(Stored dataset items)
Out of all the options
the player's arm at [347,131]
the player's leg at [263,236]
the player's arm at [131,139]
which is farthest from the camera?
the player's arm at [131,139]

Task to carry out: Rewrite the rows above, swapping "options" for "choices" and leaving everything else unchanged.

Result for this exercise:
Out of all the choices
the player's arm at [347,131]
the player's leg at [263,236]
the player's arm at [131,139]
which is farthest from the camera?
the player's arm at [131,139]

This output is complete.